[Data entries]
____________

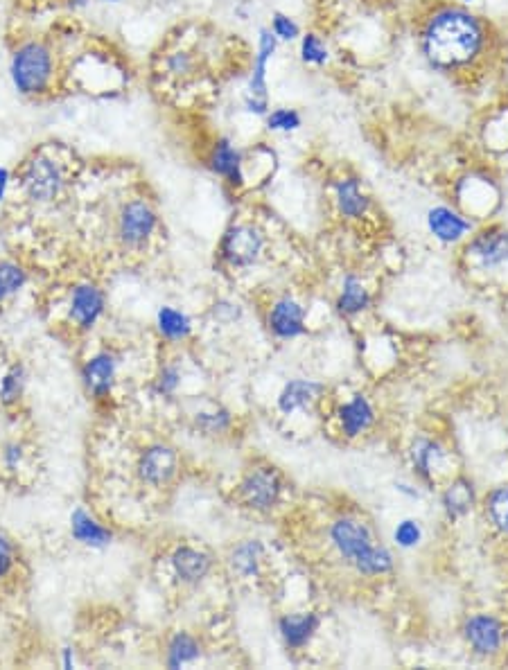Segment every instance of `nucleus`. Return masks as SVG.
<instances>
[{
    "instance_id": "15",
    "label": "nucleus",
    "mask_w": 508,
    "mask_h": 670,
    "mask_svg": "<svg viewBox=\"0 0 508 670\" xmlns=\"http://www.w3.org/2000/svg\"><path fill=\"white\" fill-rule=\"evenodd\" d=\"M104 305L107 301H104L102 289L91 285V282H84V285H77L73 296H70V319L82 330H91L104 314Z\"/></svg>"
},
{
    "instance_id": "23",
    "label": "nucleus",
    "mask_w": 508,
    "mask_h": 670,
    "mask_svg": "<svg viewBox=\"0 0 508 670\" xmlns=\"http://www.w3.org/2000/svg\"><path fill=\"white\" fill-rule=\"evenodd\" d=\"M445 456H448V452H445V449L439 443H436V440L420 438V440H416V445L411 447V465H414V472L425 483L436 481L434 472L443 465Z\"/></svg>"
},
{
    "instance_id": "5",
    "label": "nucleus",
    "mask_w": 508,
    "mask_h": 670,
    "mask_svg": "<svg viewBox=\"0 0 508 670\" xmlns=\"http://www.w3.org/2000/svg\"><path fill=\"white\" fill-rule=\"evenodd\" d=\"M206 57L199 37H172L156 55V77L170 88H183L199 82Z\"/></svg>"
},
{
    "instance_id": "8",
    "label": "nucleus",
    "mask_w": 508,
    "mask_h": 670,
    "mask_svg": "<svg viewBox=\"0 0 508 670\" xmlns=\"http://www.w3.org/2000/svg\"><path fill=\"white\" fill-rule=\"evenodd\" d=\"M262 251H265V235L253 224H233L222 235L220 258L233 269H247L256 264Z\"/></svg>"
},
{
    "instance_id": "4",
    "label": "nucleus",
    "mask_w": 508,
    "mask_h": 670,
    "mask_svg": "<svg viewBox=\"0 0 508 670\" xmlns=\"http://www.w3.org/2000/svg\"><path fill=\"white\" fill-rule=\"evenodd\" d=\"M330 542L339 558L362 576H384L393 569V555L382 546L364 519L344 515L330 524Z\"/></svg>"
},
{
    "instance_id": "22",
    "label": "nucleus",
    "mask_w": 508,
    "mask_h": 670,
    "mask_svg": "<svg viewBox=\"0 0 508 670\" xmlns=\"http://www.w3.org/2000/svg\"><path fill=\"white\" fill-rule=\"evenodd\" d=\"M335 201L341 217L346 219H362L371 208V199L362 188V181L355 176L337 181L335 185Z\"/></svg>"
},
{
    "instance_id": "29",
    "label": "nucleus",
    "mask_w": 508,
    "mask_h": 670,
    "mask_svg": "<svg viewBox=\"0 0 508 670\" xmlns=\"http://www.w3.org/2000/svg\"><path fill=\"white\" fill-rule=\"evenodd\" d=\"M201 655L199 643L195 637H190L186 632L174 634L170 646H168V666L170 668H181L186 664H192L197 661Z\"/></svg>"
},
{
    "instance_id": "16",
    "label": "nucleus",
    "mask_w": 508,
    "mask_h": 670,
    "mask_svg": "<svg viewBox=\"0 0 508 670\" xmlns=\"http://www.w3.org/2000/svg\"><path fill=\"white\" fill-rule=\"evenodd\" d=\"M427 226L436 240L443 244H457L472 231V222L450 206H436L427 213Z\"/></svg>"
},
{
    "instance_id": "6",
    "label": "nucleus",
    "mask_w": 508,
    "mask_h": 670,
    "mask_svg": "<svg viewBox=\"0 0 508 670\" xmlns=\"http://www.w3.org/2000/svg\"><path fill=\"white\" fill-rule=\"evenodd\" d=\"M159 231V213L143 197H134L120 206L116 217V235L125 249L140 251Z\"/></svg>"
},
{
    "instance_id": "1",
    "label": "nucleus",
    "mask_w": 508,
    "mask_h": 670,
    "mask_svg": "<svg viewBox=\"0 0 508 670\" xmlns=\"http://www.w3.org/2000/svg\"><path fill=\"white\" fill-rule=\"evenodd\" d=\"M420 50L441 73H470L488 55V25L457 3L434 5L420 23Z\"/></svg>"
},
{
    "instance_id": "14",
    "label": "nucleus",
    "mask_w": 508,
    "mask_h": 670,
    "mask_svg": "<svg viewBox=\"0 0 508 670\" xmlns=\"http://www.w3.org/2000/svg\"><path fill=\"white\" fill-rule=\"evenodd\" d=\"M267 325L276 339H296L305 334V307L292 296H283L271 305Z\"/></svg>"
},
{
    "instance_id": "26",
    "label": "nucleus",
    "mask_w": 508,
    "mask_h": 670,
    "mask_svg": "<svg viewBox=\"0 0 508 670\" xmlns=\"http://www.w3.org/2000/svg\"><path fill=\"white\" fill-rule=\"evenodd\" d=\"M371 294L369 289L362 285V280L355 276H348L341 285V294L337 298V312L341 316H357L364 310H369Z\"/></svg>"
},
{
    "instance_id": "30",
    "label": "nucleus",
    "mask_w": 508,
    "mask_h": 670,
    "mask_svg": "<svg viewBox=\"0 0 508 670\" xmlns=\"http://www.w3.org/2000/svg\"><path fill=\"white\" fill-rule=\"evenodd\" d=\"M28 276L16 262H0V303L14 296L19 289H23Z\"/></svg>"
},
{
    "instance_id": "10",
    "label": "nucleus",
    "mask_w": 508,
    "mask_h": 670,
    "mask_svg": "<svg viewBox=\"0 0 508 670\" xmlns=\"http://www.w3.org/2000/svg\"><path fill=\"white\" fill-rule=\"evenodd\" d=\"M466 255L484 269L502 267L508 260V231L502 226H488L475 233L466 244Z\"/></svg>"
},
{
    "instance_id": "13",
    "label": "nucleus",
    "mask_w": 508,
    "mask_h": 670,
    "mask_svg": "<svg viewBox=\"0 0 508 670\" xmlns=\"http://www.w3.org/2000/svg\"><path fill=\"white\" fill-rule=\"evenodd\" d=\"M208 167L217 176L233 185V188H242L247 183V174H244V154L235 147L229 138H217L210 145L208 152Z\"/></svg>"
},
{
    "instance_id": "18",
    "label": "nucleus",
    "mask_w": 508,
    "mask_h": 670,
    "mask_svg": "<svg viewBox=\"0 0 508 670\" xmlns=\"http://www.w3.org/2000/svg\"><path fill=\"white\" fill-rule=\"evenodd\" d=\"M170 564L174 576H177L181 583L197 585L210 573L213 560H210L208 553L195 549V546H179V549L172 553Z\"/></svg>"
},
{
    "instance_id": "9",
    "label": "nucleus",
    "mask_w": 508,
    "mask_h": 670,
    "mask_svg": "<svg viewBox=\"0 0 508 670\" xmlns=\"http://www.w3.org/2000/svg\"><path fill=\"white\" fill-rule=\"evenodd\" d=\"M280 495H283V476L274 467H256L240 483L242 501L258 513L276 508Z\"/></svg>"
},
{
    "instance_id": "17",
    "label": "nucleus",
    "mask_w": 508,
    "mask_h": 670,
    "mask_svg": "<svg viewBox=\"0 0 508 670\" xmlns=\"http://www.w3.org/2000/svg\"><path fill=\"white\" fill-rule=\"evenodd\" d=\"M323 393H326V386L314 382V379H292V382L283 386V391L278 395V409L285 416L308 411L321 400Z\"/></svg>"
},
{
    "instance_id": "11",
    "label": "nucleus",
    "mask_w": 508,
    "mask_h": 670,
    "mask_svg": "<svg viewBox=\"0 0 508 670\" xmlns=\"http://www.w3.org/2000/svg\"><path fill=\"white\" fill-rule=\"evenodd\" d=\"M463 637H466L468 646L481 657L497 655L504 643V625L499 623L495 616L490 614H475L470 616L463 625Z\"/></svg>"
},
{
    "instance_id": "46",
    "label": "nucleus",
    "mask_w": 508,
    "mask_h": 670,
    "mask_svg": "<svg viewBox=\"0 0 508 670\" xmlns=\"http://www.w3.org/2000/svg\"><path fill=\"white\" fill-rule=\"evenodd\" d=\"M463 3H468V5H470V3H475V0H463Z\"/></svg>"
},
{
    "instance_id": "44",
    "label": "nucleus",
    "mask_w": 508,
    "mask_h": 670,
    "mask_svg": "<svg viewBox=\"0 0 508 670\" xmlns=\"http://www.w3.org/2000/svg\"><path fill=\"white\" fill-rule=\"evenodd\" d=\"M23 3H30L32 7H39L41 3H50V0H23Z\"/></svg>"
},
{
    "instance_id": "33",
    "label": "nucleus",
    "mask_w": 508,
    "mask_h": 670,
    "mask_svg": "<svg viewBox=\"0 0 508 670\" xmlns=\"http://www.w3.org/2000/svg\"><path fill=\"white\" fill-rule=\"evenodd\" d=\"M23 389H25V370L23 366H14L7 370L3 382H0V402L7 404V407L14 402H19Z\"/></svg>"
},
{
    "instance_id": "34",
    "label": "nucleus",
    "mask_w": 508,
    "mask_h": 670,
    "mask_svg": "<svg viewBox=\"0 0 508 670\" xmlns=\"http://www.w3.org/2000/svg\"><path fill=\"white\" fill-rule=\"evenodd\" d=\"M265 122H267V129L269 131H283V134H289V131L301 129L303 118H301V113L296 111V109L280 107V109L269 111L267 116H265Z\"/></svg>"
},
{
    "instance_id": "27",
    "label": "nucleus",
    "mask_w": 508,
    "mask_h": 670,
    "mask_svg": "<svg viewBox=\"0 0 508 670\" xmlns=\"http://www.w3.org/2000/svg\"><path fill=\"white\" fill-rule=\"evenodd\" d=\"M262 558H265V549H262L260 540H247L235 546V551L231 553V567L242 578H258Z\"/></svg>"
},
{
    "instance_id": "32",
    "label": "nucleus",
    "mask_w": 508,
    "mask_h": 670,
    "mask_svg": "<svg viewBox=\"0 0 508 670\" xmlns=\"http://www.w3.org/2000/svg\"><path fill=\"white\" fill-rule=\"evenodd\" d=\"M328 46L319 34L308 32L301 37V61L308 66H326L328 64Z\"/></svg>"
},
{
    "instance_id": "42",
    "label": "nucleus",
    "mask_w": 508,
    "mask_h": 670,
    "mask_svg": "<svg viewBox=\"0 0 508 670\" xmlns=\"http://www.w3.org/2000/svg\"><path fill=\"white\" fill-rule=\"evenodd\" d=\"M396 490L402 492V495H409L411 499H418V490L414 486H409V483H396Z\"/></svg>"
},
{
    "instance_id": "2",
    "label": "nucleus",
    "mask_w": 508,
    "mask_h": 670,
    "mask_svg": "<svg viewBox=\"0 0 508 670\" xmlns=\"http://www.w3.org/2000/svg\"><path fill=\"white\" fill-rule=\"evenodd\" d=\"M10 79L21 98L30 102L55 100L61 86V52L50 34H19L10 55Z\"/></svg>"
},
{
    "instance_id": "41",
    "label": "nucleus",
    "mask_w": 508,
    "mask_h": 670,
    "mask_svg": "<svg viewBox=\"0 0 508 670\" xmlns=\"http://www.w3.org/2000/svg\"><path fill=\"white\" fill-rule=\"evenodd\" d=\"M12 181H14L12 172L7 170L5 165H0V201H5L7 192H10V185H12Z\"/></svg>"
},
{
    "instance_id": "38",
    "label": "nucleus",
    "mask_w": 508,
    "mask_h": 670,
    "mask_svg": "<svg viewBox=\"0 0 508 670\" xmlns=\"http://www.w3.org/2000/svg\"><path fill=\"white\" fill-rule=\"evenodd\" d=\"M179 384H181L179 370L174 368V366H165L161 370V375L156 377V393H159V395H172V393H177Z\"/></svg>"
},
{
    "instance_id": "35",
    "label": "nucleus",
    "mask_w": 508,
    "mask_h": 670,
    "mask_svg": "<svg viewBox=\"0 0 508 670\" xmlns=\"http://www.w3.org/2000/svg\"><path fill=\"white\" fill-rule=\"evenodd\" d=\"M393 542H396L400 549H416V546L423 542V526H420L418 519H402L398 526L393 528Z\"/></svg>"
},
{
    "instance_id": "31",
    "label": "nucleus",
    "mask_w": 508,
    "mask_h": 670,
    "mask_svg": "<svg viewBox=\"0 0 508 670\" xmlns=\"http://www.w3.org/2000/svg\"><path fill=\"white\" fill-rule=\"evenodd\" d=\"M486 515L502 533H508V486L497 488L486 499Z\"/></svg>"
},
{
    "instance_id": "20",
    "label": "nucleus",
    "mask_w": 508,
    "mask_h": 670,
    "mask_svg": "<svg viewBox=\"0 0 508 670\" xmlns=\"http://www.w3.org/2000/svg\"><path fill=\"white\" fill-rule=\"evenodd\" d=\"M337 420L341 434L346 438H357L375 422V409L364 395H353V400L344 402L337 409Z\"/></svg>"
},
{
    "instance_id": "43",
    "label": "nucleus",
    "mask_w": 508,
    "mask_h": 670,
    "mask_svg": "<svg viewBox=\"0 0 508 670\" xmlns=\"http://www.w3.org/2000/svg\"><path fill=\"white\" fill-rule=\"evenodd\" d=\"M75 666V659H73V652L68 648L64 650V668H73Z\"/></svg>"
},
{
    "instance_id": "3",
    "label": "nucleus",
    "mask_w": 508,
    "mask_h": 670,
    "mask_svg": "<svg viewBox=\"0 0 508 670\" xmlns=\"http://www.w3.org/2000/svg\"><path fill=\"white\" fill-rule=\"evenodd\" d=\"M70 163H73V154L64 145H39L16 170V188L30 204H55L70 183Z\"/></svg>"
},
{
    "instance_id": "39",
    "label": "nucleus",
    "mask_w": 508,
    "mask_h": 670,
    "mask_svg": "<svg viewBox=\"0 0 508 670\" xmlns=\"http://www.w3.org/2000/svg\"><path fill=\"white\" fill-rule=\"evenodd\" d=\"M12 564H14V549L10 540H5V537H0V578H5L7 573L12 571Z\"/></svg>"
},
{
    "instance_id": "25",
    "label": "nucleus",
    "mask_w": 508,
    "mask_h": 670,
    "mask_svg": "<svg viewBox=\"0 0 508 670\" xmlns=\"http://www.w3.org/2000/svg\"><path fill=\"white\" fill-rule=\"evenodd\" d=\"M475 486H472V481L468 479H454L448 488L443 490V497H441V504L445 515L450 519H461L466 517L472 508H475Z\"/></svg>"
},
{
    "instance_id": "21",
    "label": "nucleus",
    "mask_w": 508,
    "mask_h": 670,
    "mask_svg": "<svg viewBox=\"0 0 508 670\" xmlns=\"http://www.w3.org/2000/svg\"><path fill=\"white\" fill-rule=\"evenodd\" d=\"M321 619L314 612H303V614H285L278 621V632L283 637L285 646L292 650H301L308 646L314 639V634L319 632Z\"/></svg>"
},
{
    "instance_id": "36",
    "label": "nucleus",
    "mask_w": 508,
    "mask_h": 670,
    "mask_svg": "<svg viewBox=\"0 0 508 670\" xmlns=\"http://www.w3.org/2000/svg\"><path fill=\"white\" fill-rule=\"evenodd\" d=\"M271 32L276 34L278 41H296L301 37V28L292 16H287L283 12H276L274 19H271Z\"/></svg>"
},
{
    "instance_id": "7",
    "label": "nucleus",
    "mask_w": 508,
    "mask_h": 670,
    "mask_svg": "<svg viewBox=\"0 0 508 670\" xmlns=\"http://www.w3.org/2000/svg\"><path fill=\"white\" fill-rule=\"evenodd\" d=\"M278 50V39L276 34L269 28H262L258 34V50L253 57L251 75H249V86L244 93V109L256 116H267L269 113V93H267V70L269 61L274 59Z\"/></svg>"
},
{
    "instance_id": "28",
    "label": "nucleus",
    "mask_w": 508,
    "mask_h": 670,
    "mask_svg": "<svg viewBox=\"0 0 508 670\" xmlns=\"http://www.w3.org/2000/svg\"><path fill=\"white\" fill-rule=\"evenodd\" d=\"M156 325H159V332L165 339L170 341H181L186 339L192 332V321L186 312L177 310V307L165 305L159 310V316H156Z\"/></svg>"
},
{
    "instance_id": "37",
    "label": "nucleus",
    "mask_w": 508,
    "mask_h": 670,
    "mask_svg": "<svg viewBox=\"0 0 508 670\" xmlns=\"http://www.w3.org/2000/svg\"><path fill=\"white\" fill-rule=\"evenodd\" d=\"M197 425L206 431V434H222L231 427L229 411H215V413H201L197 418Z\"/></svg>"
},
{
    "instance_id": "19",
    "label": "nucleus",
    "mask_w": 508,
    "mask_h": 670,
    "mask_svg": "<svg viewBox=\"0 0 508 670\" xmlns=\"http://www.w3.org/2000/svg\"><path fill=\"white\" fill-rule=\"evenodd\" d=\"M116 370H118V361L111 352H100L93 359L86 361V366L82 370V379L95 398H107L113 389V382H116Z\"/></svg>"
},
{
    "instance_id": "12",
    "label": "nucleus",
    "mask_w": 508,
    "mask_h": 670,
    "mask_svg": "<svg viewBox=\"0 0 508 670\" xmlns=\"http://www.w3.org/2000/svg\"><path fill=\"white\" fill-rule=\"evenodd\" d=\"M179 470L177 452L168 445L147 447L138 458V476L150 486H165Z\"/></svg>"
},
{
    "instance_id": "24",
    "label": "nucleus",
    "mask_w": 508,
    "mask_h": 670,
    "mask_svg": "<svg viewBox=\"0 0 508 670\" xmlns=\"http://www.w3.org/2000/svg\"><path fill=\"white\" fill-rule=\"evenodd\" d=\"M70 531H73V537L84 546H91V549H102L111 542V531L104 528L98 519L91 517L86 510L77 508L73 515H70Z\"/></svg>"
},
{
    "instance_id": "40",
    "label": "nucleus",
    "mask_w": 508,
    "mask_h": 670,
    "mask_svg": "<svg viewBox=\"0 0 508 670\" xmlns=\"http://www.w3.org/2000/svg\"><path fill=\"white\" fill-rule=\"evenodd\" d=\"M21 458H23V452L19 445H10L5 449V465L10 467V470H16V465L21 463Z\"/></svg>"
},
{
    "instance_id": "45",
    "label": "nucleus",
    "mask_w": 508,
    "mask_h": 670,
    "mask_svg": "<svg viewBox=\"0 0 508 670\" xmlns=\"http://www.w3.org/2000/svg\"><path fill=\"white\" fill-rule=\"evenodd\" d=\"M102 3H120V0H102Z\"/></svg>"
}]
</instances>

____________

▸ What you will do
Copy the lines above, from the first one through the line that contains "542L339 558L362 576H384L393". Leave the pictures out.

▸ Right answer
Segment every instance of `nucleus`. Return masks as SVG.
<instances>
[{
    "instance_id": "15",
    "label": "nucleus",
    "mask_w": 508,
    "mask_h": 670,
    "mask_svg": "<svg viewBox=\"0 0 508 670\" xmlns=\"http://www.w3.org/2000/svg\"><path fill=\"white\" fill-rule=\"evenodd\" d=\"M104 305L107 301H104L102 289L91 285V282H84V285H77L73 296H70V319L82 330H91L104 314Z\"/></svg>"
},
{
    "instance_id": "23",
    "label": "nucleus",
    "mask_w": 508,
    "mask_h": 670,
    "mask_svg": "<svg viewBox=\"0 0 508 670\" xmlns=\"http://www.w3.org/2000/svg\"><path fill=\"white\" fill-rule=\"evenodd\" d=\"M445 456H448V452H445V449L439 443H436V440L420 438V440H416V445L411 447V465H414V472L425 483L436 481L434 472L443 465Z\"/></svg>"
},
{
    "instance_id": "5",
    "label": "nucleus",
    "mask_w": 508,
    "mask_h": 670,
    "mask_svg": "<svg viewBox=\"0 0 508 670\" xmlns=\"http://www.w3.org/2000/svg\"><path fill=\"white\" fill-rule=\"evenodd\" d=\"M206 57L199 37H172L156 55V77L170 88H183L199 82Z\"/></svg>"
},
{
    "instance_id": "8",
    "label": "nucleus",
    "mask_w": 508,
    "mask_h": 670,
    "mask_svg": "<svg viewBox=\"0 0 508 670\" xmlns=\"http://www.w3.org/2000/svg\"><path fill=\"white\" fill-rule=\"evenodd\" d=\"M262 251H265V235L253 224H233L222 235L220 258L233 269H247L256 264Z\"/></svg>"
},
{
    "instance_id": "4",
    "label": "nucleus",
    "mask_w": 508,
    "mask_h": 670,
    "mask_svg": "<svg viewBox=\"0 0 508 670\" xmlns=\"http://www.w3.org/2000/svg\"><path fill=\"white\" fill-rule=\"evenodd\" d=\"M330 542L339 558L362 576H384L393 569V555L382 546L364 519L344 515L330 524Z\"/></svg>"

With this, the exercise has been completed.